“The Architect”: a série estilo “Black Mirror” sobre a crise da habitação
Este artigo pode conter spoilers.
De nome original “Arkitekten”, “The Architect” é uma série norueguesa estilo “Black Mirror” de quatro episódios com aproximadamente vinte minutos cada que está disponível na plataforma Filmin. Esta ficção (não tão) especulativa, transporta-nos para uma Oslo constringida, futurista, sem carros, onde se tem de consumir para usufruir do espaço “público” e onde os empréstimos bancários são demasiado difíceis de suportar e a crise habitacional leva pessoas com rendimentos acima da média a viver em parques de estacionamento.
A curta duração dos episódios poderia à partida ser uma crítica negativa a apontar, mas seria injusto fazê-lo. É, outrossim, interessante analisar o que a série nos consegue mostrar e transmitir em tão pouco tempo sobre esta “distopia” tão real aos dias de hoje, demonstrando assim toda a mestria da realizadora Kerren Lumer-Klabbers, premiada na Berlinale de 2023 por esta série.
A balança social em perspectiva e os valores humanos postos em causa num mundo cada vez mais focado no “eu” e não na sua inserção em sociedade e onde o sucesso profissional se sobrepõe a tudo e a todos são alguns dos tópicos levemente mas também certeiramente trazidos por este verdadeiro tesouro norueguês onde acompanhamos a actriz Eili Harboe (também conhecida pela sua aparição na série “Succession”), aqui como Julie, uma recém formada arquitecta destinada a não passar de estagiária.
Uma verdadeira roda dos ratos onde tantas pessoas hoje se encontram presas individualmente mas sempre em competição com os seus pares. Como diz a crítica do The Wall Street Journal de forma absolutamente certeira “quanto menos uma ficção especulativa tem de especular, mais perturbadora se torna“.
Releva-se ainda da série o debate “arte vs utilidade”, das idealizações arquitectónicas industriais e frias na busca de uma solução para a crise habitacional. Uma Oslo pouco simpática e acolhedora, assim potenciada pela ausência de cores quentes na fotografia da série.

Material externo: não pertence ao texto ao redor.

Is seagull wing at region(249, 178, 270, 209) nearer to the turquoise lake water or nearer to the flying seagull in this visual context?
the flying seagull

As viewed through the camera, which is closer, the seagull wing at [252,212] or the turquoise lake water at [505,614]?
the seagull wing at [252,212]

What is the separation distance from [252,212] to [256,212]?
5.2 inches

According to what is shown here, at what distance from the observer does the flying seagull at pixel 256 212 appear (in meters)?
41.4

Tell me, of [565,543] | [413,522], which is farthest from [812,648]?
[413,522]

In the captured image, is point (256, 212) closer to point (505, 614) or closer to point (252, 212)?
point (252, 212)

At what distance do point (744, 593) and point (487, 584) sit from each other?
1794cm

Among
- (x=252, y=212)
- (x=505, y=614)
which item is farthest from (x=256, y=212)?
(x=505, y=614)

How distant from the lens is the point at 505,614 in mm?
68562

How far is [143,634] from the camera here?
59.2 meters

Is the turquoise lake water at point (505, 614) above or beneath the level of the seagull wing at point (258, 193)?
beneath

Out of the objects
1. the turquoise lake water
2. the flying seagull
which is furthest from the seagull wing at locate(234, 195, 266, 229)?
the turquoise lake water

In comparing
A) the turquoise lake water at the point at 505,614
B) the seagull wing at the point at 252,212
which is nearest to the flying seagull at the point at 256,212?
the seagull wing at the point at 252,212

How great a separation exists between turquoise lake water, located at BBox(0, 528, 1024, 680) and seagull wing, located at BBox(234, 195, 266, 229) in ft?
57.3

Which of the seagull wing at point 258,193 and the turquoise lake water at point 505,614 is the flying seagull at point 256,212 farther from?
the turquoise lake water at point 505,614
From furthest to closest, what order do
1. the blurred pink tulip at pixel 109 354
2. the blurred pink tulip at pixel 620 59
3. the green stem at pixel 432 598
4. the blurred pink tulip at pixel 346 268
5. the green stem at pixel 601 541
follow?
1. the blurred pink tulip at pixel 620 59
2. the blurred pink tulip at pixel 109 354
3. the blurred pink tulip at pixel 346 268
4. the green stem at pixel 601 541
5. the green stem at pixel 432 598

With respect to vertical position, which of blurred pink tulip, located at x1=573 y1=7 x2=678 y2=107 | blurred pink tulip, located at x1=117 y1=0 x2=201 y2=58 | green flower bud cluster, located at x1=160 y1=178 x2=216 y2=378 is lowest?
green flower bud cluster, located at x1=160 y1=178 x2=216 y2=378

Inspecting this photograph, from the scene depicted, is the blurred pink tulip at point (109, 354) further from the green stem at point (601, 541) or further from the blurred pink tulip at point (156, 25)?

Trata-se de um piscar de olho a vários tópicos que afectam as gerações actuais numa série que, apesar da sua curta duração, consegue ser brilhante na forma como nos traz um conceito que parece tão absurdo quanto real e num contexto tanto distópico como actual e familiar. “The Architect” é um must see que junta a crítica social a um humor nórdico sempre “cinzento” mas certeiro que nos faz rir de tristeza de nós mesmos.